Northward to Chicago on the Texas Chief (now the Lone Star) one sees the countryside change in a hundred subtle ways. Kansas and Iowa pass by in the dark. Signal lights flash past the win­dow. If the stopped train blocks a city street, frustrated drivers begin to make U-turns. Role reversal: the day before at home I had done precisely that. Why don’t they learn a little patience? Trains put patience in context, make it a virtue again.

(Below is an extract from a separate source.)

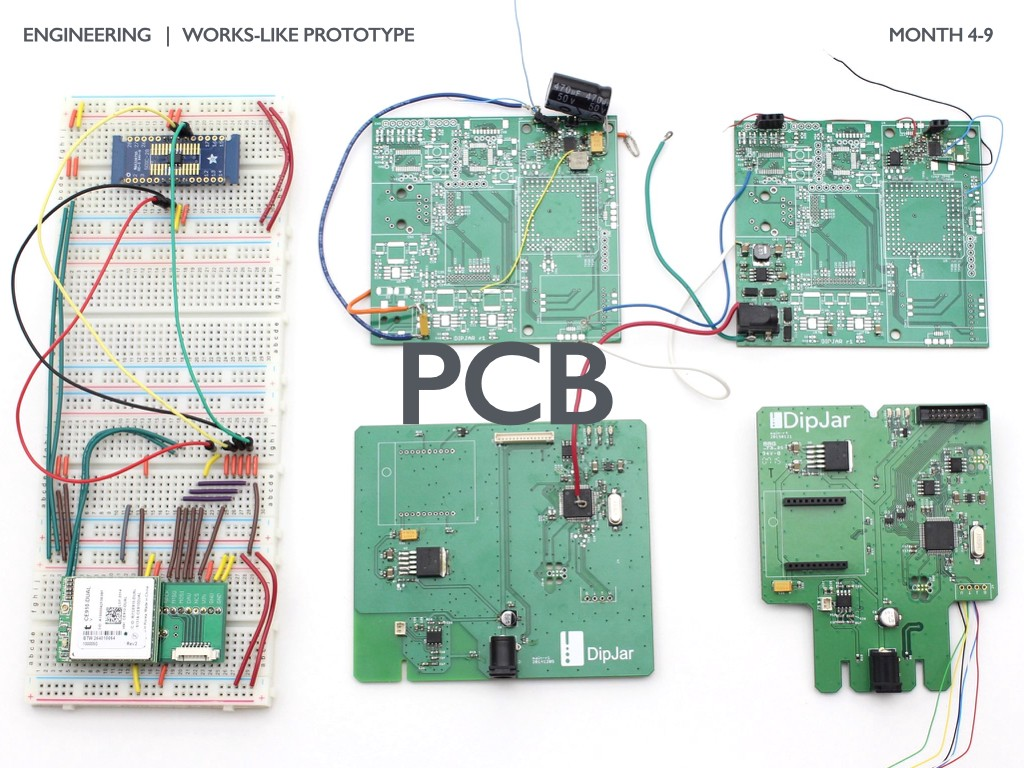 The Illustrated Guide To Product Development Part 3 Engineering Prototypes Multi Circuit Boards If Your Has A Printed Board Pcb It Often Takes 5 10 Revisions Before Its Ready For Mass Production Process Begins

Morning comes in Illinois. A flatness altogether different from Texas—corn-fed, prosperous, with the look of the North to it. Painted barns and working farms appear with regularity between highways straight as a rifle shot. On a grassy slope six piglets and their parents flee the diesel monster with squeals of horror. With a lurch the slowing train switches track and glides into a small town, a community of perhaps three hundred souls, with low frame houses and deserted dirt streets. A railway sign comes into view: VERONA.

Why here, on the prairies of Illinois, should a village bear the name “Verona”? Shadows of the Castelvecchio and the Scaligeri tombs extend across an ocean to the door of the Merchants’ State Bank. The train pulls on and the mystery recedes. When travelers say trains bring them closer to the diversity of America, this is what they mean.

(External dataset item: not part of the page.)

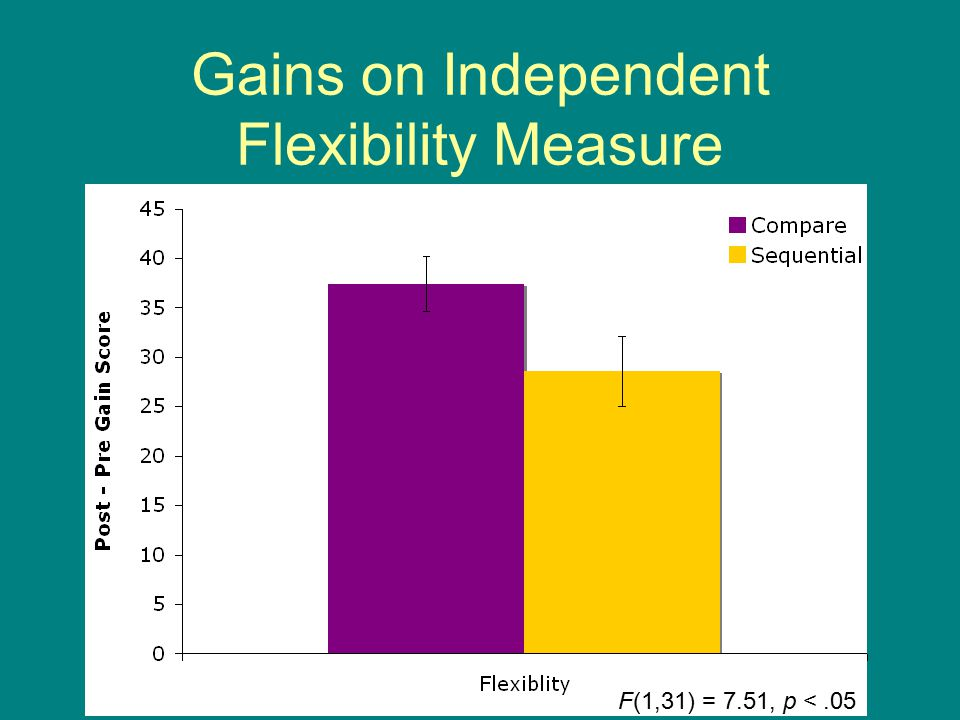 Gains on Independent Flexibility Measure F(1,31) = 7.51, p <.05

Highways come to front doors. Rail­roads, it seems, come to back doors, slipping unnoticed behind homes and stores and factories that do not expect the visitor there and so leave themselves exposed to inquiring eyes. Uglier but more honest. Passing along the back fence one knows the Wiebold Iron Works as it really is, not as cosmetics make it appear from the Interstate around in front. Oblivious to automo­biles, people still stop and stare as the passenger train—the unexpected guest—goes through their town.

A trip from Chicago to Washington, New York, and Boston penetrates the core of the Northeast Corridor. Vividly it conveys the difference in pace between the East and the Midwest. In­dustry crowds in against the tracks like energy itself; loping through Oklahoma one had a sense of distance and quietude entirely missing from this frantic place. There the towns had a sense of separa­tion and individual identity; in the Cor­ridor they are a blur. No wonder people in New Jersey have never been much concerned with “state’s rights.”

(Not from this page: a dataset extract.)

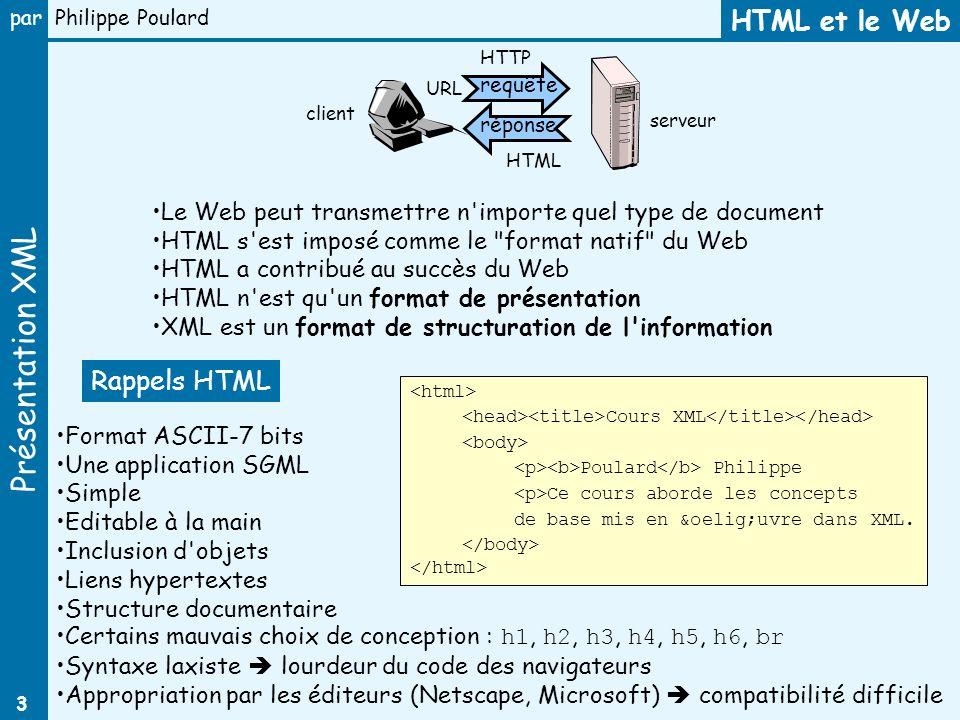 HTML et le Web Rappels HTML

The Sunset Limited offers an entirely different vision of the land. In 34 hours it travels from Houston’s lushness across the bleak southwestern desert to the very different lushness of Southern California. There is no better way to feel the desolation of the Trans-Pecos than to follow this route that Chinese laborers first laid down more than 90 years ago. The tracks and ties they shouldered have long since been re­placed, of course, but nothing has ar­rived to fill the vast emptiness of the despoblado as they saw it. Traveling westbound in April one sees the Pecos River High Bridge at first light, an engineering marvel so indispensable to transcontinental railroading that special Army detachments were assigned to guard it from sabotage in World War II. A few minutes later Langtry is visible in the distance, although the tracks now bypass Judge Roy Bean’s Jersey Lilly Saloon. The train outraces the 55-mph cars beside it. Sanderson, the lonely plain vanilla rail town with its inexplica­ble blend of Iron Horse nostalgia and West Texas ingenuousness, is the only stop between Del Rio and oddly col­legiate Alpine. Not far past Marfa the traveler who knows just where to look can see the weathered skeletal remains of the false-fronted great house that served as the set for Giant. Trails of dust five or six miles long hang behind pickup trucks that seem to be careening across the desert every bit as recklessly as Jett Rink. Warner Brothers wanted empty land to shock Leslie Lynnton Benedict on her arrival by Pullman from Maryland; this is where they found it.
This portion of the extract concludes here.